* **Your task**
According to the provided passage, in what year did the Mini-Marathon become an official 500 Festival event?

* **Provided passage**
The OneAmerica 500 Festival Mini-Marathon, which takes place in Indianapolis, Indiana, is the largest half marathon in the United States, and the seventh-largest running event in America.  As of the 37th running in 2013, it had sold out the entire running field of 35,000 for twelve consecutive years.

Commonly known as "The Mini," it attracts runners and spectators from all over the United States and the entire world. In 2011, participants came from all fifty states and nine countries. The race includes a men's and women's running division, as well as men's and women's wheelchair entries. The Delta Dental 500 Festival 5K, a shorter version of the Mini utilizing the same start and finish lines, runs the same day.

The Mini-Marathon began in 1977 and became an official 500 Festival event in 1979. The 500 Festival, a not-for-profit volunteer organization, was created in 1957 to organize civic events celebrating the Indianapolis 500-Mile Race. Over the past 55 years, the 500 Festival has grown to become one of the largest festivals in the nation. The Mini-Marathon is one of the first events of the month of May at Indy.

* **Material supplied**
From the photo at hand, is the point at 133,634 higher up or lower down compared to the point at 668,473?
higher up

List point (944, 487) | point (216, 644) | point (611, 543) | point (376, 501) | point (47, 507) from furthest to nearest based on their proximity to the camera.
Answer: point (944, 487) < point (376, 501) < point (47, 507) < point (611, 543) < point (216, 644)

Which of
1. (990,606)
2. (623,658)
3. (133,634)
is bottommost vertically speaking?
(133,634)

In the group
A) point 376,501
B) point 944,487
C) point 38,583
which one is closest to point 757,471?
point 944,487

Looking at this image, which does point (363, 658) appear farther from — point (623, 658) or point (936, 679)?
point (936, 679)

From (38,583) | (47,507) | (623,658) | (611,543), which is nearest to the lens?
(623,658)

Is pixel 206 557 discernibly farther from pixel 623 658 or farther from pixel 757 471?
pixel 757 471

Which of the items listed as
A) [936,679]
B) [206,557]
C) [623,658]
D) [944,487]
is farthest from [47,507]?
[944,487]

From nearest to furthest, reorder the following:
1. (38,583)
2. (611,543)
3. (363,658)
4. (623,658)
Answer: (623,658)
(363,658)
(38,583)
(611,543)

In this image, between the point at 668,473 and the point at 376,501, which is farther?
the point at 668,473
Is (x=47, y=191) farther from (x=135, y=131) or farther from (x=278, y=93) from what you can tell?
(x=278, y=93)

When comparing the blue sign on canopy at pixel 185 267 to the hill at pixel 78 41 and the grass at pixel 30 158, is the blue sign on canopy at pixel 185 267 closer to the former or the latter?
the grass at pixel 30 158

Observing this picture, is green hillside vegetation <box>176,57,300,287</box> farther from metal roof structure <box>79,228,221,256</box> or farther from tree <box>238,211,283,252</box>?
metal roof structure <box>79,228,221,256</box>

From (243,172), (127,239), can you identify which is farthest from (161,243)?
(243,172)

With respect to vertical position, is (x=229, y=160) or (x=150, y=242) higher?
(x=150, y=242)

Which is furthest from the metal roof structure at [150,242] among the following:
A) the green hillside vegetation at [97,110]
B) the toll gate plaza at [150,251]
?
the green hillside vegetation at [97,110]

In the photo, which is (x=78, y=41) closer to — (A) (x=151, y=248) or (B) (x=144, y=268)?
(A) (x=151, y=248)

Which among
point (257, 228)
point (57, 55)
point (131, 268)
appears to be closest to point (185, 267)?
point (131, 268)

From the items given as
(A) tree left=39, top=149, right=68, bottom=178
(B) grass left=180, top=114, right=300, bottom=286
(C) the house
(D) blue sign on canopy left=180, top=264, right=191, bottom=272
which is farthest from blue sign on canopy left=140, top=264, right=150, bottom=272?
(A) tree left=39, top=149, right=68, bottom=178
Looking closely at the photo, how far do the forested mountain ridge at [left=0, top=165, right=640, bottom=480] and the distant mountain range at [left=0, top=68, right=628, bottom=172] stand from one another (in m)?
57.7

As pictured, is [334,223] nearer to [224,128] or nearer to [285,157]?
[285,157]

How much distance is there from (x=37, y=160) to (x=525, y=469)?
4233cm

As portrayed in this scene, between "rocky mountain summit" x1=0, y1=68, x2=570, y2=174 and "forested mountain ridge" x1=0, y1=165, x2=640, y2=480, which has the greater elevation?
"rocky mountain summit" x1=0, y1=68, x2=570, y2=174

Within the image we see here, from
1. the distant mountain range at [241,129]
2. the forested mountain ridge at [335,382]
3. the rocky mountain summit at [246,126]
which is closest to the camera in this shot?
* * *
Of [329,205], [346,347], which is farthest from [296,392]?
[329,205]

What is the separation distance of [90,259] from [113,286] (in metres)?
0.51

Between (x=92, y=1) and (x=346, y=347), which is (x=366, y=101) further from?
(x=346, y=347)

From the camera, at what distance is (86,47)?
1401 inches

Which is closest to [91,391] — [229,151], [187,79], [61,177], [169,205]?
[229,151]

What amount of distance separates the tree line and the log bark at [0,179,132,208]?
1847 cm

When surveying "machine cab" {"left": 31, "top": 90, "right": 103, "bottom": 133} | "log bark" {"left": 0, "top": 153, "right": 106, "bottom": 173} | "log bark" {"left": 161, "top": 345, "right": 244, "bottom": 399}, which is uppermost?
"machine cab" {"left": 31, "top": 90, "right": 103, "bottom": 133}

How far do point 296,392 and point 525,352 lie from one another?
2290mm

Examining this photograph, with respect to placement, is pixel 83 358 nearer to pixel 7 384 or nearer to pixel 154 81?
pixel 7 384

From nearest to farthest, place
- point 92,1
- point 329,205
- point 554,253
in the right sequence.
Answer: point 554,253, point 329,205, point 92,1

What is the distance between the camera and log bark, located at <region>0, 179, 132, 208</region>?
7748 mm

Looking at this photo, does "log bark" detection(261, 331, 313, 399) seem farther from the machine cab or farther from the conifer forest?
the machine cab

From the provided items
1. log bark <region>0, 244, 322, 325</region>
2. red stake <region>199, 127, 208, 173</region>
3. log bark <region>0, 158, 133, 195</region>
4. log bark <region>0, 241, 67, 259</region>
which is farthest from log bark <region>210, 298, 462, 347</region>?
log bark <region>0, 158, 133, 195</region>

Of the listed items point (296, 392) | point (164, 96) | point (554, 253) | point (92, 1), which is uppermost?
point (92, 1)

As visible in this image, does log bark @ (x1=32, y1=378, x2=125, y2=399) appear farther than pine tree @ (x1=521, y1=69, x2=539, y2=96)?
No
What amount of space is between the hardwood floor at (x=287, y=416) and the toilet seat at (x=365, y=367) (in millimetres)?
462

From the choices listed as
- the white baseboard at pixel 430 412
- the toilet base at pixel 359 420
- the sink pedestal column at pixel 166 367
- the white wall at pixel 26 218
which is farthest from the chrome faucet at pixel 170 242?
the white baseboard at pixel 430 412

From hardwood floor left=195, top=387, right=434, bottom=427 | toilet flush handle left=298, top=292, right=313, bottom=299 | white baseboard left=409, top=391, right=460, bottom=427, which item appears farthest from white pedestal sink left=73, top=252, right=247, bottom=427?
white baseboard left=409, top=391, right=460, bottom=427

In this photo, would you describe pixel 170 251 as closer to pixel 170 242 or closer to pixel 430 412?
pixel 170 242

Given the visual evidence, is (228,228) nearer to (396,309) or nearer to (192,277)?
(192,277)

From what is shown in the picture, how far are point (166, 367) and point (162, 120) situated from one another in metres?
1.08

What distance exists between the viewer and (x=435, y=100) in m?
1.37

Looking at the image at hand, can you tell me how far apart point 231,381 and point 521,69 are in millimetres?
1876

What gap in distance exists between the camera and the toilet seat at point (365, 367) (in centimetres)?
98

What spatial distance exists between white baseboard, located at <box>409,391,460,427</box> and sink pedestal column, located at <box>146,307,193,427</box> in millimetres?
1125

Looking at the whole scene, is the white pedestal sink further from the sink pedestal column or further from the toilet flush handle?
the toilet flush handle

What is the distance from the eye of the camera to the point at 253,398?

* **Solved exercise**
1979